* **Work instructions**
Copy out word for word the lines from the one containing "Across all of" through the end of the items, both included. Leave out the pictures.

-- BEGIN Data shown --

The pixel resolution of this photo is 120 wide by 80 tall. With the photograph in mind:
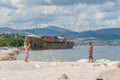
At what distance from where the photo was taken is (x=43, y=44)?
7072 inches

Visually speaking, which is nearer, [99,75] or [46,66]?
[99,75]

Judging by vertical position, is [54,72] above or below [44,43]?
above

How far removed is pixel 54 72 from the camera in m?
29.0

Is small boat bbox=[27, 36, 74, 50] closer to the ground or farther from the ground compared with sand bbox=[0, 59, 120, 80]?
closer to the ground

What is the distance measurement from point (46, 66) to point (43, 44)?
485 feet

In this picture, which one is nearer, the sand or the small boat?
the sand

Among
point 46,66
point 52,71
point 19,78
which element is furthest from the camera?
point 46,66

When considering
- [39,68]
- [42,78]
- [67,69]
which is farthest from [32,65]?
[42,78]

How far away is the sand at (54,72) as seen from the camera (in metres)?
26.8

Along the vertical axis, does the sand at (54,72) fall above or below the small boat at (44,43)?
above

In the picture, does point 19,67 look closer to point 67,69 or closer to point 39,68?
point 39,68

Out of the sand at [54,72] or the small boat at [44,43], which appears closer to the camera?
the sand at [54,72]

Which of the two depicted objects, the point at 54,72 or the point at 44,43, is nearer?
the point at 54,72

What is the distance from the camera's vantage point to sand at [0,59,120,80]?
26.8m
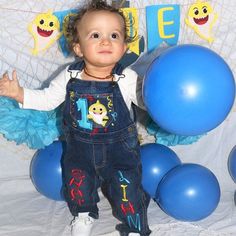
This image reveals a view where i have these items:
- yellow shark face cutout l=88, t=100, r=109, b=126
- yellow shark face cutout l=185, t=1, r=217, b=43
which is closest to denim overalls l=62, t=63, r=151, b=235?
yellow shark face cutout l=88, t=100, r=109, b=126

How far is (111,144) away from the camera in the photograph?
166 centimetres

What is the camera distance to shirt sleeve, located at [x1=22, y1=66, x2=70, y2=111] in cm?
169

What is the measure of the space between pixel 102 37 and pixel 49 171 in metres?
0.58

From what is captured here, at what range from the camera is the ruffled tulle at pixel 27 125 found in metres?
1.82

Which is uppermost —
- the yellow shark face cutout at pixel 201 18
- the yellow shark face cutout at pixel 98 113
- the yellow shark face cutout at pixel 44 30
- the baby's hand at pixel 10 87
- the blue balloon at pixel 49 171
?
the yellow shark face cutout at pixel 201 18

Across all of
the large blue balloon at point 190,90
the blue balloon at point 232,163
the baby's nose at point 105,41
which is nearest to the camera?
the large blue balloon at point 190,90

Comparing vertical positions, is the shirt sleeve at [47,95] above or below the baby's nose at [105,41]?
below

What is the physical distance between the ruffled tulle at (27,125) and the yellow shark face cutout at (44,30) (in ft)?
0.85

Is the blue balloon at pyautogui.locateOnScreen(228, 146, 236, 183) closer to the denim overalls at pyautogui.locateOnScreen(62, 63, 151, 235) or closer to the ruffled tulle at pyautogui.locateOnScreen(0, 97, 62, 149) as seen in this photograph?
the denim overalls at pyautogui.locateOnScreen(62, 63, 151, 235)

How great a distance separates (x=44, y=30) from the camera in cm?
190

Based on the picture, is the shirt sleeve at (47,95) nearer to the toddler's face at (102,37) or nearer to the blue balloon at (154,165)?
the toddler's face at (102,37)

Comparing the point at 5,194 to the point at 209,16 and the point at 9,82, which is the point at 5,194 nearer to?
the point at 9,82

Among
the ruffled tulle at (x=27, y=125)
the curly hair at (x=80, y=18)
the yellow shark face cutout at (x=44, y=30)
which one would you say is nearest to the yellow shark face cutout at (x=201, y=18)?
the curly hair at (x=80, y=18)

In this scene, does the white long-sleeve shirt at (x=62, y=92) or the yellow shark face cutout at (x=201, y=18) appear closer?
the white long-sleeve shirt at (x=62, y=92)
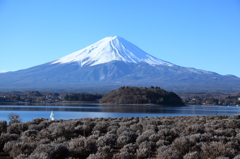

-- END Data shown --

* **Output below**
Across all of
the large blue balloon at point 190,90
the blue balloon at point 232,163
the baby's nose at point 105,41
which is nearest to the camera?
the large blue balloon at point 190,90

Comparing vertical positions, is the shirt sleeve at [47,95] above or below the baby's nose at [105,41]?
below

What is the physical distance between the ruffled tulle at (27,125) and the yellow shark face cutout at (44,30) (in ft)?
0.85

Is the blue balloon at pyautogui.locateOnScreen(228, 146, 236, 183) closer to the denim overalls at pyautogui.locateOnScreen(62, 63, 151, 235) or closer to the ruffled tulle at pyautogui.locateOnScreen(0, 97, 62, 149) as seen in this photograph?
the denim overalls at pyautogui.locateOnScreen(62, 63, 151, 235)

How great a distance separates (x=44, y=30) from the camera in cm?
190

Based on the picture, is the shirt sleeve at (47,95) nearer to the toddler's face at (102,37) or nearer to the blue balloon at (154,165)?
the toddler's face at (102,37)

Comparing the point at 5,194 to the point at 209,16 and the point at 9,82, which is the point at 5,194 nearer to?
the point at 9,82

Among
the ruffled tulle at (x=27, y=125)
the curly hair at (x=80, y=18)
the yellow shark face cutout at (x=44, y=30)
which one would you say is nearest to the yellow shark face cutout at (x=201, y=18)?
the curly hair at (x=80, y=18)

In this scene, does the white long-sleeve shirt at (x=62, y=92) or the yellow shark face cutout at (x=201, y=18) appear closer?
the white long-sleeve shirt at (x=62, y=92)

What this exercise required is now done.